For Delta: each Add action in the transaction log carries a stats JSON blob with numRecords, minValues, maxValues, nullCount per indexed column.

For Iceberg: each entry in the manifest file carries lower_bound / upper_bound / null_value_count / nan_value_count per column (column ID-keyed).

In both cases, the statistics are per-file (not per-row, not per-row-group within a file — that's a Parquet-internal detail below the file granularity).

Query-planning loop

for file in table.metadata.files:
    if file.stats.min[col] > query.predicate.upper:
        skip
    elif file.stats.max[col] < query.predicate.lower:
        skip
    else:
        include in scan set

The mechanism is conceptually identical to range-min-max indexing in classical OLTP databases, but operates on whole files as the unit of granularity instead of B-tree pages. Within a surviving file, Parquet's row-group statistics provide a second skip level — but that's distinct from the table-format-level file pruning this concept page addresses.

Statistics maintenance

Stats are computed and embedded on the write path by the engine producing the file. On Databricks, this happens "during Photon writes" (Source: sources/2026-05-27-databricks-bi-serving-pointers-maximizing-for-performance-and-tco). Predictive Optimization "back-fills stats for existing tables" so the benefit isn't gated on table re-creation.

Why this changes the partitioning argument

Traditional partitioning's "pruning benefit" was structurally identical to file pruning: skip data we know cannot match. The only difference was the granularity unit (directory vs. file) and the metadata source (filesystem path vs. transaction log).

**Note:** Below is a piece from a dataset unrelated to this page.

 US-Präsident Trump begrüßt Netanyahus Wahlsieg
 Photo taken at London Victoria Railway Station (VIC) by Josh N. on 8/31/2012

On modern OTFs:

Aspect Directory pruning (myth) File-level data skipping (reality)
Granularity Whole directory (= whole partition = many files) Single file
Metadata source Filesystem listing of date=x/hour=y/ Transaction log / manifest stats
Multi-column One fixed column (the partition key) All columns with stats can prune simultaneously
Layout flexibility Fixed at table creation Layout independent of semantic

The "pruning" benefit defenders attribute to directory partitioning is actually file-level skipping — and file-level skipping works identically with Liquid-clustered files in flat directories. The directory layout was incidental, not load-bearing.

Composition with clustering layout

File-level data skipping's selectivity depends on the file layout: tightly co-located files have narrow min/max ranges and prune effectively; randomly-laid-out files have wide ranges and prune poorly.

This is the architectural role of Liquid Clustering — it is "how the engine organizes files for efficient data skipping" (Source: sources/2026-06-01-databricks-debunking-8-data-layout-myths-why-liquid-clustering-outperfo). Liquid Clustering does not invent a new pruning mechanism; it makes the existing file-level skipping work better by ensuring that files contain rows clustered on the dimensions queries actually filter on.

The 2026-06-01 source explicitly: "Liquid Clustering is a write-side optimization. It's how the engine organizes files for efficient data skipping. The output is standard Parquet files with min/max stats, written into open table formats like Delta/Iceberg. Any compatible reader (e.g. open-source Apache Spark, DuckDB, etc.) can use those stats to skip files." The skipping is a property of the standard format; clustering improves the skipping selectivity but does not gate which readers can benefit.

Composition with metadata-only operations

Per-file min/max statistics double as the substrate for metadata-only operations: DELETEs aligned with file boundaries, COUNTs / DISTINCTs / GROUP BYs that can be answered from stats alone. The 2026-06-01 source verbatim: "The engine uses the same per-file min/max stats it uses for data skipping to determine when a query's answer can be computed from metadata alone."

This is a load-bearing architectural property: the same metadata that powers query-time file pruning also powers data-mutation acceleration, so the ROI on maintaining good statistics compounds across both query types. See concepts/optimizer-statistics-as-skipping-substrate for the generalised principle.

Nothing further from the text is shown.